**** Text shown
From the Archives: Part of the Show: Atheist Transcendence at the Edwardian Ball

Since I moved to the Freethought Blogs network, I have a bunch of new readers who aren’t familiar with my greatest hits from my old, pre-FTB blog. So I’m linking to some of them, about one a day, to introduce them to the new folks.

Today’s archive treasure: Part of the Show: Atheist Transcendence at the Edwardian Ball. The tl;dr: We don’t have to believe in God or an afterlife to find meaning and joy in life. We can think that there is no God externally giving us purpose, and that our lives are small and finite, and still feel profoundly joyful and purposeful. We can decide to be part of the show, and to participate in our lives as fully as possible. And a particular event — the Edwardian Ball in San Francisco, a magnificently silly annual costume event celebrating the life and work of Edward Gorey — reminds me of this.

A nifty pull quote:

When I’m in a despondent mood, I sometimes get depressed about the “closed circle” nature of human endeavor. I’m not naturally a very Zen, “in the moment” kind of person; I’m ambitious, forward thinking, and I like to think of my affect on the world as possibly having some life beyond my immediate reach and extending past my death. It sometimes makes me sad to remember that, even if I mysteriously became the most famous and influential person in the history of the planet, it’s still a closed circle — because life on Earth is a closed circle, and there’s no God or World-Soul to carry my thoughts and experiences into infinity. Like the replicant Roy Batty says in Bladerunner: “All those moments will be lost in time, like tears in rain.”
********
**** Supplied data
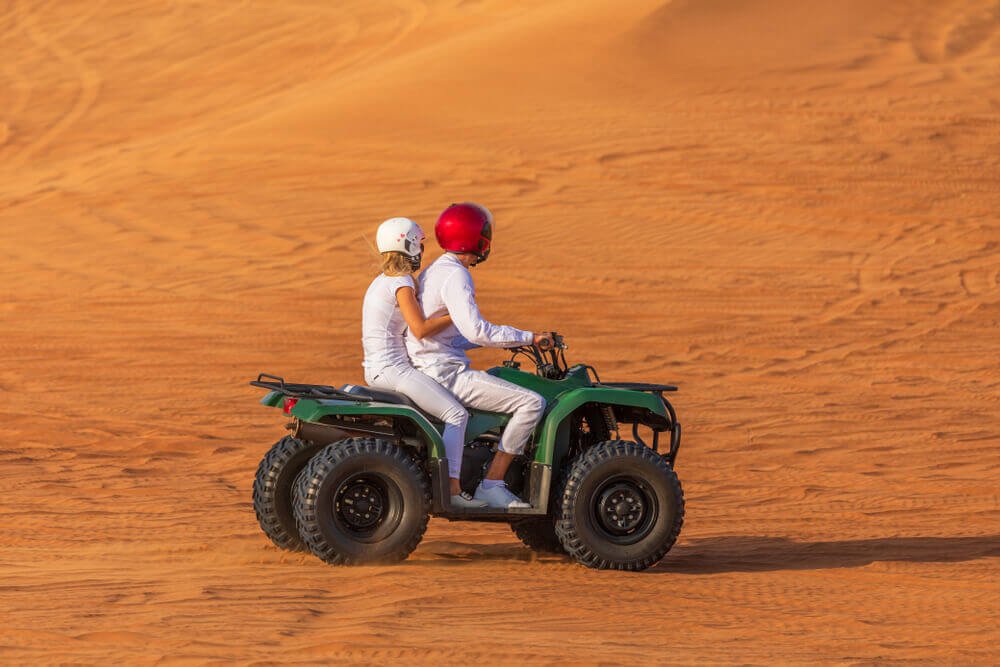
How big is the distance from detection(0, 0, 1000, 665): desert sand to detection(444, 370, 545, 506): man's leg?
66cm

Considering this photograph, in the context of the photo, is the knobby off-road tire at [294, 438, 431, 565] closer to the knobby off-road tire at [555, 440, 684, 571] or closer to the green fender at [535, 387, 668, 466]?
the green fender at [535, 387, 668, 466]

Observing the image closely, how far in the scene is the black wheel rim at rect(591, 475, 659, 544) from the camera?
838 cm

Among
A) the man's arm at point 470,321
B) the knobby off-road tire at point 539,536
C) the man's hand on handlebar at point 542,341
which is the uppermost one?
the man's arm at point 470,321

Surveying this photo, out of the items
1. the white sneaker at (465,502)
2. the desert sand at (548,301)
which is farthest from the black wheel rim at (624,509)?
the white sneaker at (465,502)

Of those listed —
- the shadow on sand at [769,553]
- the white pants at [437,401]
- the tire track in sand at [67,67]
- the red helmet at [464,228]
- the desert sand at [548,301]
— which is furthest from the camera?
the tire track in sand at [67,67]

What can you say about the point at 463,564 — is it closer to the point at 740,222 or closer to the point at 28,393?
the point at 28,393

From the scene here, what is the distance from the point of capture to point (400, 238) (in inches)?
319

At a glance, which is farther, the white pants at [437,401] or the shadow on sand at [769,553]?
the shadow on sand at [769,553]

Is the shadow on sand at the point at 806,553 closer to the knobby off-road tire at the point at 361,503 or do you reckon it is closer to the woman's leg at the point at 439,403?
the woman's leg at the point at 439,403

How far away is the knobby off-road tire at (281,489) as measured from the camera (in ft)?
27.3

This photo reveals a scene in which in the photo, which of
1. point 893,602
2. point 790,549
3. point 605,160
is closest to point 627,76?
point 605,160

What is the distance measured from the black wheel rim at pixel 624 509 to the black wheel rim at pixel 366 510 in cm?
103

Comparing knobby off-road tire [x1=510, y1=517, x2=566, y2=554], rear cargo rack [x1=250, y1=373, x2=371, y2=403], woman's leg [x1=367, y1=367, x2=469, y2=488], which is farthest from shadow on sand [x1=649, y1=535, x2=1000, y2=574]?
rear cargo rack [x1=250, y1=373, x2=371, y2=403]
********
**** Supplied data
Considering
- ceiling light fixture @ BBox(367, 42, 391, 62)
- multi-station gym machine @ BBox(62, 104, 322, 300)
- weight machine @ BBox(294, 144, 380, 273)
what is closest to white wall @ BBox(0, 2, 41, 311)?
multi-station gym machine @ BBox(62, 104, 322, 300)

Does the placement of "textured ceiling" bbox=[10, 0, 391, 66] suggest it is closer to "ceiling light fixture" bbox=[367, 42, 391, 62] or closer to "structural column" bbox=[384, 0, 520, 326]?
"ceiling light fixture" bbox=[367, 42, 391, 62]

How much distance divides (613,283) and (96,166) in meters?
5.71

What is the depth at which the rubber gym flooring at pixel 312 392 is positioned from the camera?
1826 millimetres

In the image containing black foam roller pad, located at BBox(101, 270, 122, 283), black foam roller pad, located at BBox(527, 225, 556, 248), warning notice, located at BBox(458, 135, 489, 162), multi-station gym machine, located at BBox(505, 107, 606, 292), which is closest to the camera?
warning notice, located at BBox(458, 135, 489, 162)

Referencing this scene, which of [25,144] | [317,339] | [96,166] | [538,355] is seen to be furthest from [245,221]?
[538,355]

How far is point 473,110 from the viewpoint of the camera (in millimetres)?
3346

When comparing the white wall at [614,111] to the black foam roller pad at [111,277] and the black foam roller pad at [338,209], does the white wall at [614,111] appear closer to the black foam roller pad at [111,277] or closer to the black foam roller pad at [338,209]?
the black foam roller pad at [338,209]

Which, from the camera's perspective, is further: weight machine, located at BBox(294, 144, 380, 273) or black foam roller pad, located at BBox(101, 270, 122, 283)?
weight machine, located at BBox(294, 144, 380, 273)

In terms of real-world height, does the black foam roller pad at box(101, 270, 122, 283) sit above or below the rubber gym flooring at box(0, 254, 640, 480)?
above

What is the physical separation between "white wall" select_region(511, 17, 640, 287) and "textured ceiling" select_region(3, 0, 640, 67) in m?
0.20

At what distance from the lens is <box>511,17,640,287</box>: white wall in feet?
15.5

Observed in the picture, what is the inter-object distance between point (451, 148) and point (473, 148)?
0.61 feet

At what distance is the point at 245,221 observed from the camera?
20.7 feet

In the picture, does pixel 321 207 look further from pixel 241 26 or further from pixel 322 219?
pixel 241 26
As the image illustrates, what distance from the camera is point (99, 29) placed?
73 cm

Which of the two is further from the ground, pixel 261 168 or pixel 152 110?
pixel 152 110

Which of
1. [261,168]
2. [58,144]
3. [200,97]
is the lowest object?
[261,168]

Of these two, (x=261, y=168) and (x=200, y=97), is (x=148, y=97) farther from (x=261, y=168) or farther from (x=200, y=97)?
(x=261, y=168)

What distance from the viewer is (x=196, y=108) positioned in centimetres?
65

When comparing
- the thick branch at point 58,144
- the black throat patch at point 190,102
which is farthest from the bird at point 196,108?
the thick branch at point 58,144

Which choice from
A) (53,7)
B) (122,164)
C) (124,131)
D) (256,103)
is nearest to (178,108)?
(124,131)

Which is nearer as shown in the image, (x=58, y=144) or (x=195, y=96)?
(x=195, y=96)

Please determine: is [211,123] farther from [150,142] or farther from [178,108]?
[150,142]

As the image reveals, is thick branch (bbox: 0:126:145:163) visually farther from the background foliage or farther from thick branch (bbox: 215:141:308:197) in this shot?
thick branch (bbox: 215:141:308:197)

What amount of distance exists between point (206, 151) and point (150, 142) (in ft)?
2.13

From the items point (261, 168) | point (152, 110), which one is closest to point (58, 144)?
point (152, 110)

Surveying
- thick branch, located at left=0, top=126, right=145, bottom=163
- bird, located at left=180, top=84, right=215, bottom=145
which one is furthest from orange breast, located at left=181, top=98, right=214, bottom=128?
********
Could you carry on the blog post about atheist transcendence at the Edwardian Ball, picking up right after its last sentence?

**Written reply:**
The Edwardian ball reminds me, “So what? So what if you’re spending hours on your outfit just to be seen and admired by a couple thousand other people, whose outfits you’re also admiring? So what if you’re working to make life a skosh more joyful for people who’ll be dead in a few decades anyway, and whose descendants will be boiled into the sun in a few billion years? Don’t those people matter? And don’t you matter? The odds against you personally having been born at all are beyond astronomical. Beating your breast in despair because you’re going to die someday is like winning a million dollars in the lottery and complaining because it wasn’t a hundred trillion. You’re here now — and those other people are here now. Experience your life… and connect with theirs. Even if it’s just to spend a moment admiring the marvelous outfit they spent hours putting together.”

The Edwardian ball reminds me that permanence is not the only measure of consequence or value. The Edwardian ball reminds me that, as fragile and transitory as they are, experience and consciousness are freaking miracles. And the fact that we can share our experiences and connect our consciousnesses, even to the flawed and limited degree that we do, is beyond miraculous.

Let’s participate. Let’s be part of the show.

Enjoy!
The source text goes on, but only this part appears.